TAREFAS A CUMPRIR:
(A) Segundo o artigo, quando o PT fracassou como projeto destinado a mudar a cultura política do País?
(B) Reescreva em forma de lista, de modo mais breve e mantendo os fatos principais, o parágrafo do artigo que começa com "Como projeto destinado a mudar".
(C) Por favor, reproduza fielmente o trecho do artigo que vai de "Como projeto destinado" até "realidade do presente.".

A Hora do Lobo é um filme de Ingmar Bergman. Os antigos a chamavam assim
porque é a hora em que a maioria das pessoas morre... e a maioria nasce. Nessa
hora os pesadelos nos invadem, como o fizeram com o personagem Johan Borg,
interpretado por Max von Sydow.
Como projeto destinado a mudar a cultura política do País, o PT fracassou no
início de 2003. Para mim, que desejava uma trajetória renovadora, o PT
sobrevive como um fósforo frio. Entretanto, na realidade, é uma força
indiscutível. Detém o poder central, ocupou a máquina do Estado, criou um
razoável aparato de propaganda e parece que o dinheiro chove em sua horta com a
regularidade das chuvas vespertinas na Floresta Amazônica. Mas o PT está diante
de um novo momento que poderia levá-lo a uma crise existencial, como o
personagem de Bergman, atormentado pelos pesadelos. Pode também empurrá-lo mais
ainda para o pragmatismo que cavou o abismo entre as propostas do passado e a
realidade do presente.

EXTRATO DOS REGISTROS:
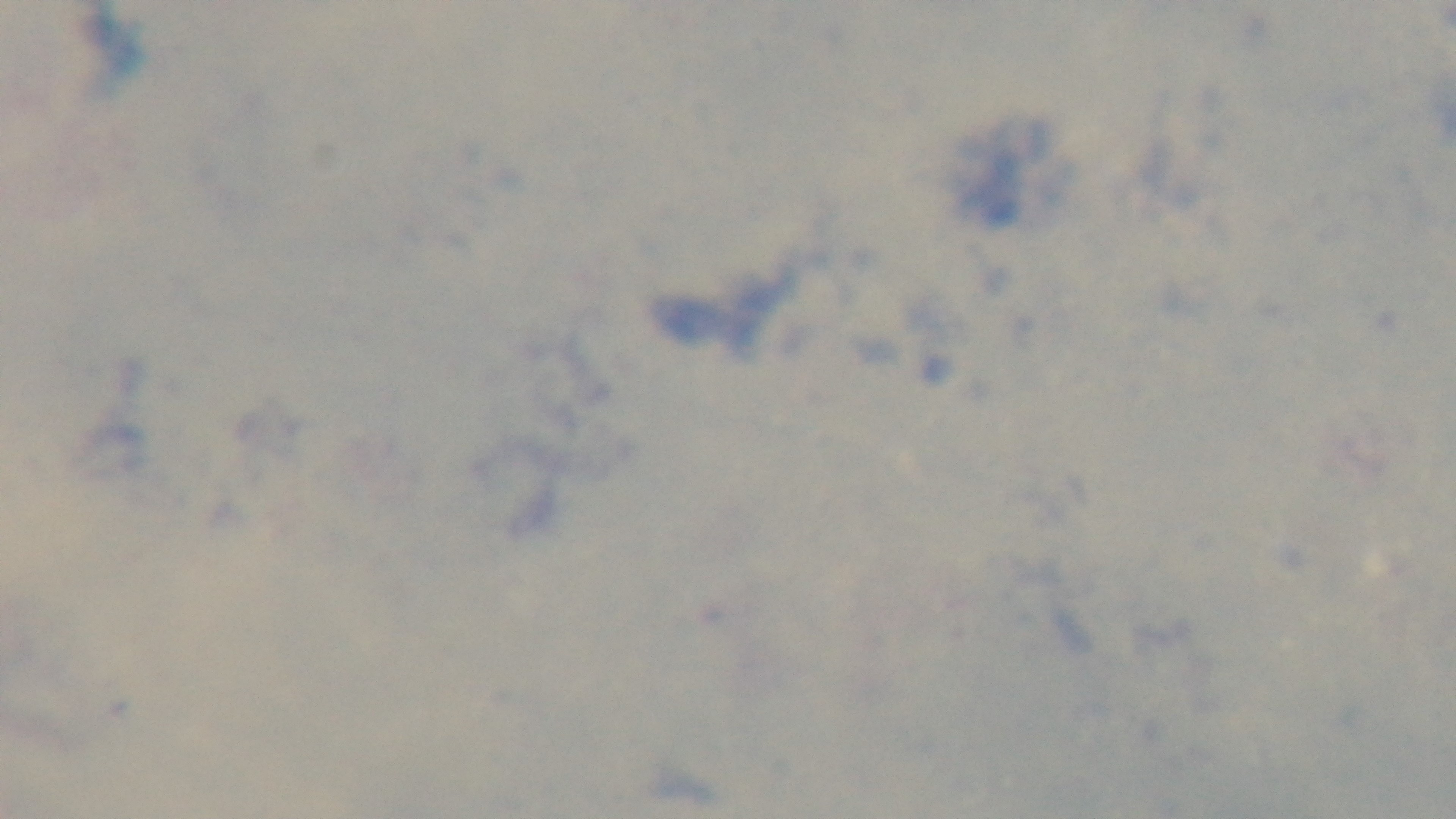

Thick.

Summary:
  - Objective: 100x oil immersion
  - Capture: mounted 4K digital camera
  - Malaria status: uninfected
  - Modality: light microscopy
  - Field of view: single
  - Stain: Giemsa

RESPOSTAS:
(A) No início de 2003.

(B)
- Como projeto destinado a mudar a cultura política do País, o PT fracassou no início de 2003 e, para quem desejava uma trajetória renovadora, sobrevive como um fósforo frio.
- Na realidade, é uma força indiscutível: detém o poder central, ocupou a máquina do Estado, criou um razoável aparato de propaganda e parece receber dinheiro com regularidade.
- Está diante de um novo momento que poderia levá-lo a uma crise existencial, como o personagem de Bergman atormentado pelos pesadelos.
- Esse momento também pode empurrá-lo ainda mais para o pragmatismo que cavou o abismo entre as propostas do passado e a realidade do presente.

(C)
Como projeto destinado a mudar a cultura política do País, o PT fracassou no
início de 2003. Para mim, que desejava uma trajetória renovadora, o PT
sobrevive como um fósforo frio. Entretanto, na realidade, é uma força
indiscutível. Detém o poder central, ocupou a máquina do Estado, criou um
razoável aparato de propaganda e parece que o dinheiro chove em sua horta com a
regularidade das chuvas vespertinas na Floresta Amazônica. Mas o PT está diante
de um novo momento que poderia levá-lo a uma crise existencial, como o
personagem de Bergman, atormentado pelos pesadelos. Pode também empurrá-lo mais
ainda para o pragmatismo que cavou o abismo entre as propostas do passado e a
realidade do presente.